» **Given instruction**
Carry on the forum thread below, which compares repeated training runs using atomic functions and train_batch, picking up right after its final line.

» **Selected excerpt**

RParedesPalacios commented 3 years ago

Hi, please run two consecutive runs with the same setup, i mean for instance with train_batch. Not sure if the randomisation is affecting.

georgemavrakis-wings commented 3 years ago

Hello,

so I ran two sequential runs. The results are pretty much the same:

Run 1 (atomic functions): Epoch 1: Batch 134 softmax2 ( loss[softmax_cross_entropy]=0.6554 metric[categorical_accuracy]=0.6143 ) Epoch 2: Batch 134 softmax2 ( loss[softmax_cross_entropy]=0.5615 metric[categorical_accuracy]=0.6856 ) Run 2 (atomic functions): Epoch 1: Batch 134 softmax2 ( loss[softmax_cross_entropy]=0.6554 metric[categorical_accuracy]=0.6143 ) Epoch 2: Batch 134 softmax2 ( loss[softmax_cross_entropy]=0.5615 metric[categorical_accuracy]=0.6861 )

Run 1 (train_batch): Epoch 1: Batch 134 softmax2 ( loss[softmax_cross_entropy]=0.6615 metric[categorical_accuracy]=0.5690 ) Epoch 2: Batch 134 softmax2 ( loss[softmax_cross_entropy]=0.5177 metric[categorical_accuracy]=0.7621 ) Run 2 (train_batch): Epoch 1: Batch 134 softmax2 ( loss[softmax_cross_entropy]=0.6615 metric[categorical_accuracy]=0.5690 ) Epoch 2: Batch 134 softmax2 ( loss[softmax_cross_entropy]=0.5177 metric[categorical_accuracy]=0.7621 )

» **Provided information**
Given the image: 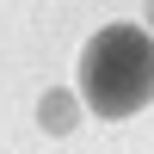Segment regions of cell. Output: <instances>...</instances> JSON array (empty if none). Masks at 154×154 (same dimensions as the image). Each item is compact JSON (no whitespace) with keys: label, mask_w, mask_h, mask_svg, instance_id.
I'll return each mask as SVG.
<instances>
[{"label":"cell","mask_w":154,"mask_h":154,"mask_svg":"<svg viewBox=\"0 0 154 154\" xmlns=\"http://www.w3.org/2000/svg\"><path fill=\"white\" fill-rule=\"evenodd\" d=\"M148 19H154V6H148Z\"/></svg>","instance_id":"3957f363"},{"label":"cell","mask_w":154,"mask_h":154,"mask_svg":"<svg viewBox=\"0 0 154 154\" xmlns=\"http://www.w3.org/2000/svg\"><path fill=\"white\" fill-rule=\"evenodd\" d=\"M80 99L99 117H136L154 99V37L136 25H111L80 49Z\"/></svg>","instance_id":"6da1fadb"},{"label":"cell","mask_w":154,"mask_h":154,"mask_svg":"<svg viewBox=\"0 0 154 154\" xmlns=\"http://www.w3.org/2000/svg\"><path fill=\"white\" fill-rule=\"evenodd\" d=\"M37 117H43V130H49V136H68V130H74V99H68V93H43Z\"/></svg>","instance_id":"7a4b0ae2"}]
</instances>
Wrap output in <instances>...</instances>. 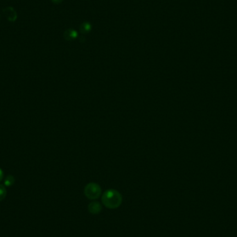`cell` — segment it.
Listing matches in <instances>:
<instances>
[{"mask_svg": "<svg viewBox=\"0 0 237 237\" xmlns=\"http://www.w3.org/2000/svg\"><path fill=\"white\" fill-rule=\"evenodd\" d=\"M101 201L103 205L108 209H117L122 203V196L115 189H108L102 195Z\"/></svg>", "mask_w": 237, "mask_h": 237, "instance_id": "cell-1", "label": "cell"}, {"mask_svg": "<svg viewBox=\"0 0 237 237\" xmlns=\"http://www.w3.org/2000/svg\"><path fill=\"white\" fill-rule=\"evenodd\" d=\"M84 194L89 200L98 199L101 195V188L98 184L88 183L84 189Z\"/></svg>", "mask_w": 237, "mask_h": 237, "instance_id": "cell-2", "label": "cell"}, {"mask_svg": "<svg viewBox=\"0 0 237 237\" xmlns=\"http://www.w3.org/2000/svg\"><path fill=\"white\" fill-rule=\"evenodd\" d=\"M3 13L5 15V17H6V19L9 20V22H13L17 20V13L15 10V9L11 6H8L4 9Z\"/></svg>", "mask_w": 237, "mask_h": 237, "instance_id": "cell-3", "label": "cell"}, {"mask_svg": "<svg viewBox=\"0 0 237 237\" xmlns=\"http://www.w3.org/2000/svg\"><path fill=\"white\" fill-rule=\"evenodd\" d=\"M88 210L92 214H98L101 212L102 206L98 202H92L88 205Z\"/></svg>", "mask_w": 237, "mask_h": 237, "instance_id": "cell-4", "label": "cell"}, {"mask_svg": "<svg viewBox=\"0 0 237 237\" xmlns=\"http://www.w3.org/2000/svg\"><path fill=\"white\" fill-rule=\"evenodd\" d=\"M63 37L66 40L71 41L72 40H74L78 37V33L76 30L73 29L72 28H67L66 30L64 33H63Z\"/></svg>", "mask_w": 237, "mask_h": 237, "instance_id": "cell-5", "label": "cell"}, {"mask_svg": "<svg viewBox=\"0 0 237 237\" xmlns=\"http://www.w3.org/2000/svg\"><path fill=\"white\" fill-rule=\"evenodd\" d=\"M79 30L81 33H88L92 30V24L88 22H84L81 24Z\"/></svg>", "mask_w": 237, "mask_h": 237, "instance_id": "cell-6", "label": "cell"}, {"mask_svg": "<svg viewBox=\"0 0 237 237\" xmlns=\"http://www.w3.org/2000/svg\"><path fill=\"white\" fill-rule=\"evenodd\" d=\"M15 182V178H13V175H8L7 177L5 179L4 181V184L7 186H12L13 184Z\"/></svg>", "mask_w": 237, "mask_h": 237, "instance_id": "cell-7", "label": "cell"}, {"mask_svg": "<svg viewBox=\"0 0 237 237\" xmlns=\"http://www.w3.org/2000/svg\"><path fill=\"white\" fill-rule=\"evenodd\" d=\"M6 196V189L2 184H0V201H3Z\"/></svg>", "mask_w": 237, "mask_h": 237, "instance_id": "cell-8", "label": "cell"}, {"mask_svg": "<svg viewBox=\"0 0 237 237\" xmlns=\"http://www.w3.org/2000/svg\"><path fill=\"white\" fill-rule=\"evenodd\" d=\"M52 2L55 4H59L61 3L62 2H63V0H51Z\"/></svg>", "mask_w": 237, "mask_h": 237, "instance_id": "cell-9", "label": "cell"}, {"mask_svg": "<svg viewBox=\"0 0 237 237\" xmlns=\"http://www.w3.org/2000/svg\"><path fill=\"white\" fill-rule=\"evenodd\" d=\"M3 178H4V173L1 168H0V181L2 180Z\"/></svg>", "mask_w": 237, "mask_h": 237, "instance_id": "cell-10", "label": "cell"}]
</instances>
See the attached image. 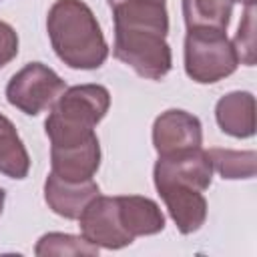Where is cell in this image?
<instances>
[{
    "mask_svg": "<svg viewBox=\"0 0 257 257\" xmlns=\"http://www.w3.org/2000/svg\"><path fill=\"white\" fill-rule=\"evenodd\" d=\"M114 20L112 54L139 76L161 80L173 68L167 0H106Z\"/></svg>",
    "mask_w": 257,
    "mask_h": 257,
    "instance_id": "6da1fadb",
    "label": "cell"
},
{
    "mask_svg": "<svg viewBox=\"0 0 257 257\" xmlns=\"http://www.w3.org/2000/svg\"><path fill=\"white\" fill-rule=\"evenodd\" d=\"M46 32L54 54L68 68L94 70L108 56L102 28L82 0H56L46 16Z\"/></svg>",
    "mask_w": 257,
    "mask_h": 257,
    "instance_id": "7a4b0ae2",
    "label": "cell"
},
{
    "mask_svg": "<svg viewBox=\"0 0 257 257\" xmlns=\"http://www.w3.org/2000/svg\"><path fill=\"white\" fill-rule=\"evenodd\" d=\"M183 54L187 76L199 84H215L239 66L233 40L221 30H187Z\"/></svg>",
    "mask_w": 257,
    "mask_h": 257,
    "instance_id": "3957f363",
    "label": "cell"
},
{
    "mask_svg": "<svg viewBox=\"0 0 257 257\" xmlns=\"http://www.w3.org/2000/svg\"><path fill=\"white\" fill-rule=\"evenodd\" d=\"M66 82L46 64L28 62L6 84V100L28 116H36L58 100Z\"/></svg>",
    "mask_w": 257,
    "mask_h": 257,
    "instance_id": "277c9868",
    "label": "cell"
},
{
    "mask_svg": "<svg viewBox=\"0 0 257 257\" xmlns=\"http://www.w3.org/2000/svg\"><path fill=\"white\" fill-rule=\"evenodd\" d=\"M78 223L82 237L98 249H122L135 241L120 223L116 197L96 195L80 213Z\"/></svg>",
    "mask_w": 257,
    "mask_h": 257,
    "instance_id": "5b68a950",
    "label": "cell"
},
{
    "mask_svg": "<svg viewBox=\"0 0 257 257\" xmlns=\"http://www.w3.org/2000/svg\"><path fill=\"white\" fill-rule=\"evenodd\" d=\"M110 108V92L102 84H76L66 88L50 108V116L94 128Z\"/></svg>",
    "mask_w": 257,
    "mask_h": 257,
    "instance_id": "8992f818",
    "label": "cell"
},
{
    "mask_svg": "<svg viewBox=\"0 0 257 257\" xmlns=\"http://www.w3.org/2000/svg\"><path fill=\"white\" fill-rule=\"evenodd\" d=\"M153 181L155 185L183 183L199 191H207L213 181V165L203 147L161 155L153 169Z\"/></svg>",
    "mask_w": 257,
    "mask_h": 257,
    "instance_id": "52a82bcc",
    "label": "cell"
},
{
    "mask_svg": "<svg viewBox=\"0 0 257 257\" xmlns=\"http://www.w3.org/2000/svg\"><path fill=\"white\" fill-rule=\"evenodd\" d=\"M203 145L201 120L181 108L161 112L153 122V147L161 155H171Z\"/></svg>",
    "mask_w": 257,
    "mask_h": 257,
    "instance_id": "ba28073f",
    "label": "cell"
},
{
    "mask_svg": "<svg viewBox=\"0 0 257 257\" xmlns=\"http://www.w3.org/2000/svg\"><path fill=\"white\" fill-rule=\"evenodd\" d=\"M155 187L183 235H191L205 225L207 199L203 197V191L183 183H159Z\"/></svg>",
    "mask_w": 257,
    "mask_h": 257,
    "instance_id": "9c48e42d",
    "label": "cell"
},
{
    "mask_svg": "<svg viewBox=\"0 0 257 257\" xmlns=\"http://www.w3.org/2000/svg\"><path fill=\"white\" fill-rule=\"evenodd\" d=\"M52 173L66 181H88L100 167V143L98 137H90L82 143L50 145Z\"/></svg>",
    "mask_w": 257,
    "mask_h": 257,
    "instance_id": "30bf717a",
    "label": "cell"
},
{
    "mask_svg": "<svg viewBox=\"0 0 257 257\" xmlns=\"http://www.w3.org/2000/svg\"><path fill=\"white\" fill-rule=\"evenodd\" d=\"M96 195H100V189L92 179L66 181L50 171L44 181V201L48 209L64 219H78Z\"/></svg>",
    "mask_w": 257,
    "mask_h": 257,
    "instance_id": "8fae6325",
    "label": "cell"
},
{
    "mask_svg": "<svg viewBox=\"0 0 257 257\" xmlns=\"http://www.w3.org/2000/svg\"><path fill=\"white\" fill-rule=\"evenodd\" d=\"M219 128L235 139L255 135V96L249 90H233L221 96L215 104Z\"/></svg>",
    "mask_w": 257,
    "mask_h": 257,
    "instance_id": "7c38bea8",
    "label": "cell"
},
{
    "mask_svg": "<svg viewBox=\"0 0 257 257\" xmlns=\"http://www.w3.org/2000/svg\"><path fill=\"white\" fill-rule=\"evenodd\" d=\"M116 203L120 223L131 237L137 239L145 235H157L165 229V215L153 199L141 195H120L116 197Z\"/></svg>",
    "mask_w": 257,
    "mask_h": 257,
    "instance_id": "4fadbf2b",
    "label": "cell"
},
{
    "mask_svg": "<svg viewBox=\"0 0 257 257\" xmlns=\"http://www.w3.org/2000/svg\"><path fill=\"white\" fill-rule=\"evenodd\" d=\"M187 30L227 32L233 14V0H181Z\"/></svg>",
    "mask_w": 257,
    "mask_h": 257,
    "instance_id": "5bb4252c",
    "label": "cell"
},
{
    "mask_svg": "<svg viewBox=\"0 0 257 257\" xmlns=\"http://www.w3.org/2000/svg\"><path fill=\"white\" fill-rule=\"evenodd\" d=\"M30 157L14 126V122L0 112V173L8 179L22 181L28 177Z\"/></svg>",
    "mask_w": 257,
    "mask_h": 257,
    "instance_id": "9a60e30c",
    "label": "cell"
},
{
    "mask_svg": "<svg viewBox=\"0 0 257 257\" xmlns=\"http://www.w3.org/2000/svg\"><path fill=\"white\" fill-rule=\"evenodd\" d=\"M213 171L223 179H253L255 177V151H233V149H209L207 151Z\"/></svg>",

» **Expected answer**
georgemavrakis-wings commented 3 years ago

Btw I ran for 10 epochs and the results from train_batch are in the last epoch: Batch 134 softmax2 ( loss[softmax_cross_entropy]=0.2202 metric[categorical_accuracy]=0.9184 ) and from analytical functions: Batch 134 softmax2 ( loss[softmax_cross_entropy]=0.2626 metric[categorical_accuracy]=0.8923 )

which is much closer, compared with the two-epoch run. So, maybe the convergence of the analytical functions is just slower?

RParedesPalacios commented 3 years ago

Ok, thanks, clearly the differences are not "critical" but not sure why are not almost the same... we have to check it

@salvacarrion please any thought

salvacarrion commented 3 years ago

At first sight, no idea. I need to run some tests

chavicoski commented 3 years ago

Hello, I have found what causes the error. The forward function from the analytical mode performs the forward in inference mode (always), so the outputs from the forward are not correct and the training is not equivalent. I fixed it on the develop branch so it will be available in the next release. Thank you!!

georgemavrakis-wings commented 3 years ago

Hello, @chavicoski thank you!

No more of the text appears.